Thursday, March 15, 2012

Developmental Milestones






By Ife Togun, excerpted from his blog The Skye Chronicles.

Skye turned one month old on Saturday, which means a number of things should have happened by now including but not limited to:
  • Lifts head for short periods of time
  • Prefers the human face to other shapes
  • Brings hands to face
  • May turn towards familiar sounds or voices
  • Blinks at bright lights


Skye mastered all of these and moved on to some of the behaviors reserved for two month olds, such as tracking moving objects, smiling, and making noises other than crying.

I know, I know, I’m likely making the proud father mistake of taking meaningless gestures as signs of advanced baby genius.  But it’s hard not to.  At least not until such a time around the age of sixteen when she goes on a nationally televised high school quiz show in Washington, D.C., and proceeds to embarrass me by proclaiming “Texas” as the capital of the United States. 

Only then…perhaps.  Until then, super baby genius.  I’ve already started reading her “A Brief History of Time,” and she seems to like it.  She stares at my mouth with rapt attention as Stephen Hawking’s words flow from it.  Of course, it may just be the cadence of my voice.  But again, until that fateful day in D.C., I’m sticking with the super baby genius angle.

Now that Skye’s a month old, it’s time to return to the doctor’s office at Kidcare Pediatrics.  We’ve been back once before, at 2-weeks, for a routine check up.  This time is different though.  This time Skye has to get another immunization shot.  All the shots and tests are not fun.  The last time Skye got stuck with a needle, it was for the battery of tests required by either the state or the federal government to ensure she doesn’t have any odd illnesses that need to be immediately addressed.  

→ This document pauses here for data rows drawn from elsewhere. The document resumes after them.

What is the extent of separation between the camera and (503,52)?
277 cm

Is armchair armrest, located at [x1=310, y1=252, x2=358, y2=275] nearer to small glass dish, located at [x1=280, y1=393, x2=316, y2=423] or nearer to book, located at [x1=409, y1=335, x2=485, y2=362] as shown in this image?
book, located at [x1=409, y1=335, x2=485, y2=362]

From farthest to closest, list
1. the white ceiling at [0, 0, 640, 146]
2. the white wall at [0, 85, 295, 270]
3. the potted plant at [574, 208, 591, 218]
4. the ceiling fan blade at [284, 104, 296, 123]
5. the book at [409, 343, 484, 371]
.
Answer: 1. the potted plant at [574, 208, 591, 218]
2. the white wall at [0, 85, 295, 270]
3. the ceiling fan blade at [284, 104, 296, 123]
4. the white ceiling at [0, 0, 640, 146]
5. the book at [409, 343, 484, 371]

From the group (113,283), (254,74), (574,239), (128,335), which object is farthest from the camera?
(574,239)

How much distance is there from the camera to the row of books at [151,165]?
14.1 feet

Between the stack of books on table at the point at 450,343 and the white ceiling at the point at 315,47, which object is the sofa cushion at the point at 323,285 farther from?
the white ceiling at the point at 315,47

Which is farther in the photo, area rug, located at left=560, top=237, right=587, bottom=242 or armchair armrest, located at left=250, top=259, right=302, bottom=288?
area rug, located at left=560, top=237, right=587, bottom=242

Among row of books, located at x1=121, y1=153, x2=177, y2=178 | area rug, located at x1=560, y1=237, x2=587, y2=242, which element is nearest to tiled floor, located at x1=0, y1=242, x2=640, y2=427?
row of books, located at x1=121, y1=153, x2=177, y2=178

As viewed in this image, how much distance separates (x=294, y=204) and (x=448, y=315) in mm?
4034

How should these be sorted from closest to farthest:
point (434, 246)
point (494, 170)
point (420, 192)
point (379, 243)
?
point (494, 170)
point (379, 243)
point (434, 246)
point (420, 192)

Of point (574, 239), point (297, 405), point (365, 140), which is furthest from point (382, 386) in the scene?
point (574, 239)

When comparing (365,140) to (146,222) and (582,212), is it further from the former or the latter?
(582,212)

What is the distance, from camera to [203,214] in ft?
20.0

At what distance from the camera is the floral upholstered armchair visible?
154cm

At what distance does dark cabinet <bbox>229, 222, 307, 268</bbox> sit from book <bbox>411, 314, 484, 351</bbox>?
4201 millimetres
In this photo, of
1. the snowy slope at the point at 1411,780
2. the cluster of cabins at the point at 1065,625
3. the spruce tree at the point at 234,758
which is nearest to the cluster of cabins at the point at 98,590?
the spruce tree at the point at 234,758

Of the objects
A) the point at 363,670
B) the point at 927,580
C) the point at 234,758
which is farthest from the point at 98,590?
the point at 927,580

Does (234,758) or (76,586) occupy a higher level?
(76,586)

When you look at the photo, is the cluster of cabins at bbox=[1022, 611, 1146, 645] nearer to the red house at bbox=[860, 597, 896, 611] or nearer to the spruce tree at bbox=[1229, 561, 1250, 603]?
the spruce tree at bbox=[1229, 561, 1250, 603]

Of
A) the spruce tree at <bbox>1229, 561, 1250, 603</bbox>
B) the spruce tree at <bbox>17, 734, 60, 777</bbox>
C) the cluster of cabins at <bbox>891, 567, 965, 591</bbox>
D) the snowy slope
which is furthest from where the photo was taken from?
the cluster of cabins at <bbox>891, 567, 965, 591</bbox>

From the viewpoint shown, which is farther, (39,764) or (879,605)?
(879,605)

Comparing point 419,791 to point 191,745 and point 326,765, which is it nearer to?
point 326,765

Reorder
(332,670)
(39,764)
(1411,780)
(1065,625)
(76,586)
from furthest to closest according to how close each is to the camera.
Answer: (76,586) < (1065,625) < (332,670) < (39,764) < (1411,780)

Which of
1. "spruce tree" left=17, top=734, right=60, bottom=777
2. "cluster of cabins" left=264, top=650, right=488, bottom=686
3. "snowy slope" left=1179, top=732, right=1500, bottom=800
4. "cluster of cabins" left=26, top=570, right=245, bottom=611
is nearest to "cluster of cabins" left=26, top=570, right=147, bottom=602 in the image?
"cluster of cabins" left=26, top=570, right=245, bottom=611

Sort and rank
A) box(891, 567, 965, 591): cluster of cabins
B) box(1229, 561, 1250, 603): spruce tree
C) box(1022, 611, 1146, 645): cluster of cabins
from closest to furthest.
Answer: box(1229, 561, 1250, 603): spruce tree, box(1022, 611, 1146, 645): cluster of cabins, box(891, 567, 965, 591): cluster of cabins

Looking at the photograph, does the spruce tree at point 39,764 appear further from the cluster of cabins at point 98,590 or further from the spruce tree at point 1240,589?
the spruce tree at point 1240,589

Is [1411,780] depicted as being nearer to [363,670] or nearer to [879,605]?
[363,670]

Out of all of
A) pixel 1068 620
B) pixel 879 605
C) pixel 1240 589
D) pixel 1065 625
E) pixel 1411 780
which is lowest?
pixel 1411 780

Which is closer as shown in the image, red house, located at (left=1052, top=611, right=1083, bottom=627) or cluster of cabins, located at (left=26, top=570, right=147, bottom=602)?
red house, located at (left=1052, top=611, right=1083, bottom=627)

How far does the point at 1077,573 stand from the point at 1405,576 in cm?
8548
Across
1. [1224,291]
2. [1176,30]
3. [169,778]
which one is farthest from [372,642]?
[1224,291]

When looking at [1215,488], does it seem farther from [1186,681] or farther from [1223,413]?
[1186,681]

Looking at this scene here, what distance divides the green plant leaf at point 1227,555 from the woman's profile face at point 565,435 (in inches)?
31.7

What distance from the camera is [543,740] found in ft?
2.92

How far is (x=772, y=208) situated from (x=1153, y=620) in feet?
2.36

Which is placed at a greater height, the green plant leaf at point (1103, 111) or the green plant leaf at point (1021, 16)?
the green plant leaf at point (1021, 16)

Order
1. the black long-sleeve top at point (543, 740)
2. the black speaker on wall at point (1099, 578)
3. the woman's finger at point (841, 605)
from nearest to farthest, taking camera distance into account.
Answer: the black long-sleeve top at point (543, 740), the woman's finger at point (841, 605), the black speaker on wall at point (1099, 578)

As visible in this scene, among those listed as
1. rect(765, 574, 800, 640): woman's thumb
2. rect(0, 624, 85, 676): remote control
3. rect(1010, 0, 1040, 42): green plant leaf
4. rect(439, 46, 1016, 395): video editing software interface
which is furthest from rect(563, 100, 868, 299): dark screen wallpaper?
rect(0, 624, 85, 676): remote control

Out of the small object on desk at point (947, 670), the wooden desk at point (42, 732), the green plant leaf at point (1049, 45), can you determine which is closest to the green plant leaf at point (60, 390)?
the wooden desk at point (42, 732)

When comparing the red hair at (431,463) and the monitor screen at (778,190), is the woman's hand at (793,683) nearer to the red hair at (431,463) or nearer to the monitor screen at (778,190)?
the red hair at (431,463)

I literally had to hold her down as a buxom, jovial, black nurse named Angie, squeezed her heel with the strength of a thousand pound press, and stuck a needle into it to draw blood.  Imagine holding something so fragile in your arms, telling her it’ll be okay.  She trusts you.  She’s calm.  And then, contrary to your word, it is not okay.  A needle enters her tiny heel and she starts to cry.

Once she is able, through her moist, red eyes she levels you with a gaze of anger and loathing you would not have thought possible of an infant.  It reminded me of growing up as a kid in Nigeria, watching my father and his friends slaughtering chickens in the backyard.  Sometimes, after losing their heads, the chickens’ bodies would kick into survival mode and they’d take off in a headless, manic run.  

But did they head for the men who lopped off their heads?  Of course not.  They came for me, the skinny, well away from the carnage 7-year-old boy, as if to say, “I knew they were mean, but you, I trusted you!  You fed me corn!”  I’d run across the yard, screaming for my mother, as the headless, flapping, soon to be dinner chicken gave chase in a surreal reenactment of “The Legend of Sleepy Hollow.” I no longer eat meat.  Haven’t in years.  These “chases” likely played a part.

At the doctor’s office, a nurse named Debbie directs us to the “2nd to the last door on the left” at the end of a long corridor.  The room looks exactly like all the other ones we’ve been in at KidCare, from the location of the examination table down to the placement of the big tub of generic Purell on the table.  It’s comforting.  Like finding a Burger King on a trip to rural China after eating chicken beaks for a week.